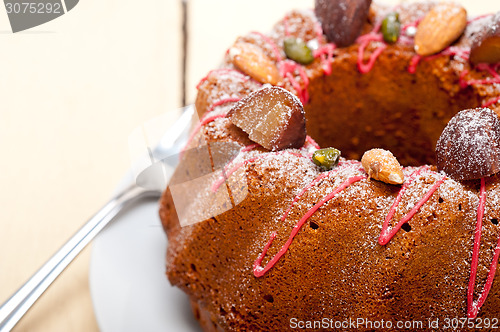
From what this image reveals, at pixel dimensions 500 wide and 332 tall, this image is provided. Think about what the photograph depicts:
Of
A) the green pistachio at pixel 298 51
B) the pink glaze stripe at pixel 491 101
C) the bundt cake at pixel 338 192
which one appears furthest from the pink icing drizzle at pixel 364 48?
the pink glaze stripe at pixel 491 101

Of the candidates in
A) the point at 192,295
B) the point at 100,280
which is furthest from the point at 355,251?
the point at 100,280

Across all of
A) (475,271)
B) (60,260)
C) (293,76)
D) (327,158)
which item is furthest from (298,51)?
(60,260)

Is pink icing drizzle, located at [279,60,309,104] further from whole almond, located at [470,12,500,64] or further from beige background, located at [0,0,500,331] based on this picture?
beige background, located at [0,0,500,331]

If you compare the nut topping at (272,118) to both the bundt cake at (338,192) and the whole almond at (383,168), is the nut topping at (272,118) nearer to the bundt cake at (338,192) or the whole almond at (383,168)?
the bundt cake at (338,192)

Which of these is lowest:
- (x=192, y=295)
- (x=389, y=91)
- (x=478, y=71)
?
(x=192, y=295)

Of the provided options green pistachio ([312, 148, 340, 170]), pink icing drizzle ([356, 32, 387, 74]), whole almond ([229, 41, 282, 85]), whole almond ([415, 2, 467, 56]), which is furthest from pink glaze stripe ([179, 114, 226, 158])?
whole almond ([415, 2, 467, 56])

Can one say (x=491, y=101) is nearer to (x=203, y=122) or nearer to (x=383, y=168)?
(x=383, y=168)

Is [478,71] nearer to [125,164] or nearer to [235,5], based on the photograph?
[125,164]
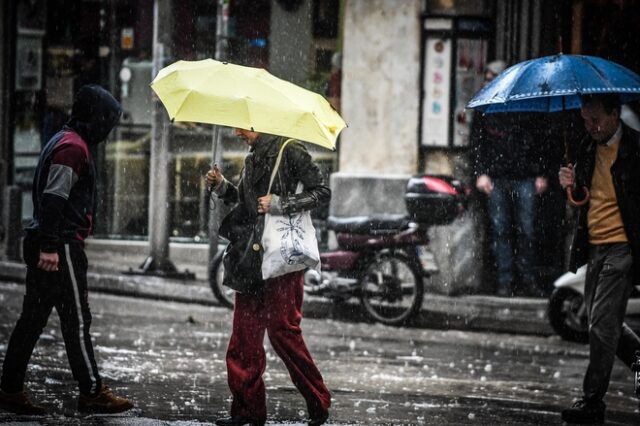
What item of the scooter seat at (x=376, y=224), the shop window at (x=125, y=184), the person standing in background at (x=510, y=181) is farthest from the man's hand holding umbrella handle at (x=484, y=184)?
the shop window at (x=125, y=184)

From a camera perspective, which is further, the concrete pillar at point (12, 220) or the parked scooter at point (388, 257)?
the concrete pillar at point (12, 220)

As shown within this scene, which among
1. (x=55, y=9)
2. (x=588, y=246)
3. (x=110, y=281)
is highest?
(x=55, y=9)

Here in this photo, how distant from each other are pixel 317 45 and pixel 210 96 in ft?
29.5

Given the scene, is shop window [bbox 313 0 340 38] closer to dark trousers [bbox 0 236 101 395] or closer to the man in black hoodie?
the man in black hoodie

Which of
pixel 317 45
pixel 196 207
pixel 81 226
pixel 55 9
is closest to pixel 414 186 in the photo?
pixel 317 45

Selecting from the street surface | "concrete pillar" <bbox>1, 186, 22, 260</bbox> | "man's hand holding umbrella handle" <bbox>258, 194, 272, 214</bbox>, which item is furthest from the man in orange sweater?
"concrete pillar" <bbox>1, 186, 22, 260</bbox>

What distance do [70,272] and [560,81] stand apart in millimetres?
2803

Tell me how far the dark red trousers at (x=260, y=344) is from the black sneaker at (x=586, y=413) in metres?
1.54

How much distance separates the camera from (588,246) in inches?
282

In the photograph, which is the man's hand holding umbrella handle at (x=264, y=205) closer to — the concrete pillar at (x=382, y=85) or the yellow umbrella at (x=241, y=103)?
the yellow umbrella at (x=241, y=103)

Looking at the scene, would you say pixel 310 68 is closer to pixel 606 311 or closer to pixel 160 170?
pixel 160 170

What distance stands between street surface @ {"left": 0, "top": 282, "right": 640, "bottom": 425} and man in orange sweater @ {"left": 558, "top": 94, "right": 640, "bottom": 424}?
0.40m

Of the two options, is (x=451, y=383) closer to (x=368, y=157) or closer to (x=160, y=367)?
(x=160, y=367)

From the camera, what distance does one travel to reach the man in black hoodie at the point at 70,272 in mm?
6496
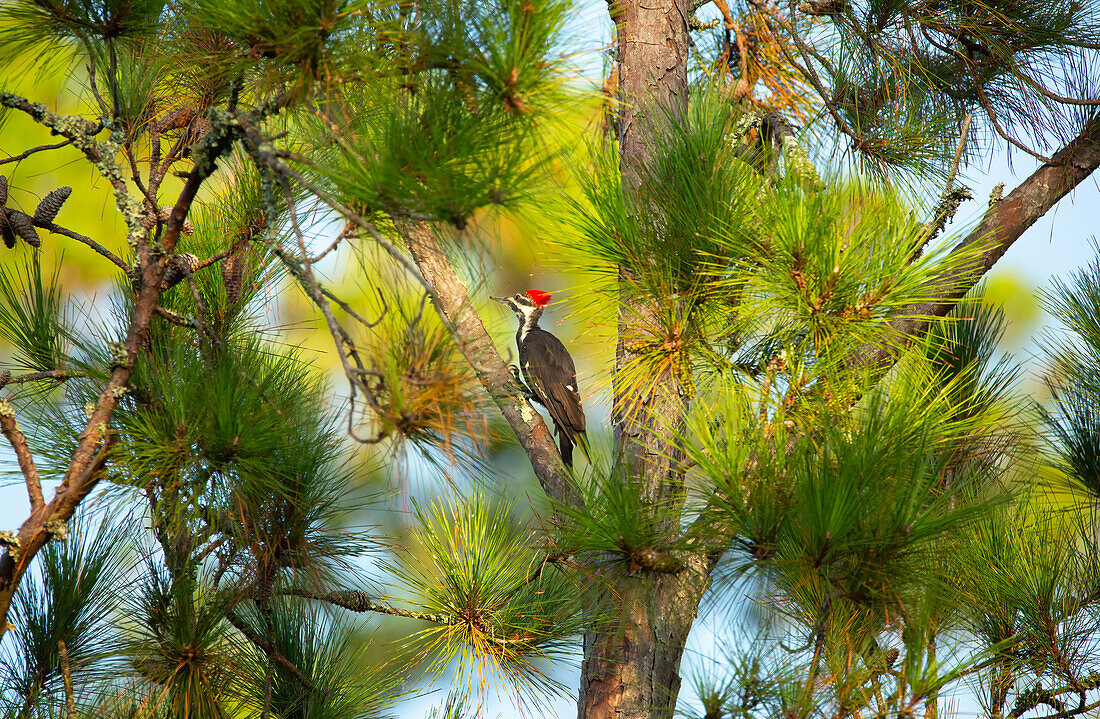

--------------------------------

■ GOAL: Report how many lines in the rows above contain the string "based", with case counting, and give only that number.

■ TASK SOLUTION: 2